In an update for district families on Thursday, CRCSD Superintendent Noreen Bush said, “Within our school district, all buildings have damage. Some not as much as others, but attention none the least. There is major tree damage at all buildings. We have significant roof damage at 16 buildings, minor roof damage at 12 buildings, and puncture damage and hood damage at the other 6. There is water and structural damage in many buildings that had major roof damage.”

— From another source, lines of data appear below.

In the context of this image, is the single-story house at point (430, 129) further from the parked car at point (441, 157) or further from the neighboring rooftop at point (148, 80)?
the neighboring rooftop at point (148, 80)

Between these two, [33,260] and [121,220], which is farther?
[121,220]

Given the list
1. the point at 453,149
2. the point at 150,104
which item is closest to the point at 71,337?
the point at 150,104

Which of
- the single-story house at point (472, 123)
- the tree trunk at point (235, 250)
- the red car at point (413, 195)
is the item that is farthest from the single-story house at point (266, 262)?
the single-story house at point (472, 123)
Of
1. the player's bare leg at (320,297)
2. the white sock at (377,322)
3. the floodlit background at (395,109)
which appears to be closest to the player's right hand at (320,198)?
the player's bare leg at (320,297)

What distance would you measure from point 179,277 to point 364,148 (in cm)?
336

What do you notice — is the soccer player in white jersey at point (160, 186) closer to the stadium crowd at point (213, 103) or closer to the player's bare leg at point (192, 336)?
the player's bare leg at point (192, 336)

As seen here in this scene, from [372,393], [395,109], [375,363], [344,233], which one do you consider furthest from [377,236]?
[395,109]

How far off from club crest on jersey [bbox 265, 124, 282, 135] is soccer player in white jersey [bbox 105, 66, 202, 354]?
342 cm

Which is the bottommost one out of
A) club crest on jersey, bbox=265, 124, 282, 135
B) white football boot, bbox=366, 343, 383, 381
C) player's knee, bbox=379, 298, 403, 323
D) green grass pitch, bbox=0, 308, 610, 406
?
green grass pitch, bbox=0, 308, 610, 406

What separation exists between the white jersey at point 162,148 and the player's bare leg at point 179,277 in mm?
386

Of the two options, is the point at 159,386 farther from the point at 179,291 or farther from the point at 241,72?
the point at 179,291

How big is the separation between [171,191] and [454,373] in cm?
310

Bush said the start of the school year will be delayed, but a new starting date cannot be determined until there is “a building assessment for 30 properties [and] a confirmation that the City’s infrastructure is secure.”

On July 17, Reynolds announced that all schools in Iowa must provide at 50 percent in-person instruction to students, unless they receive a waiver to from the Iowa Department of Education to use more than 50 percent online instruction for a limited period of time. On July 30, the governor announced that districts could only qualify for a waiver if the county their schools are located in have a 14-day average positivity rate of 15 percent or higher in its COVID-19 tests, and an absentee rate of 10 percent at a school. Waivers would also only be good for two weeks.

The Iowa City Community School District and the Iowa State Education Association, which represents approximately 30,000 educators statewide, filed a lawsuit seeking to invalidate the governor’s order and allow local school boards to make decisions regarding how their schools operate during the pandemic.

The change the governor promised to make on Friday will allow school districts with damaged buildings to switch to online education without have to apply for a waiver every two weeks.

“The proclamation will permit those districts whose school buildings have been damaged by the derecho to move to primarily remote learning while they repair their buildings and for students and teachers to return safely,” Reynolds said on Thursday.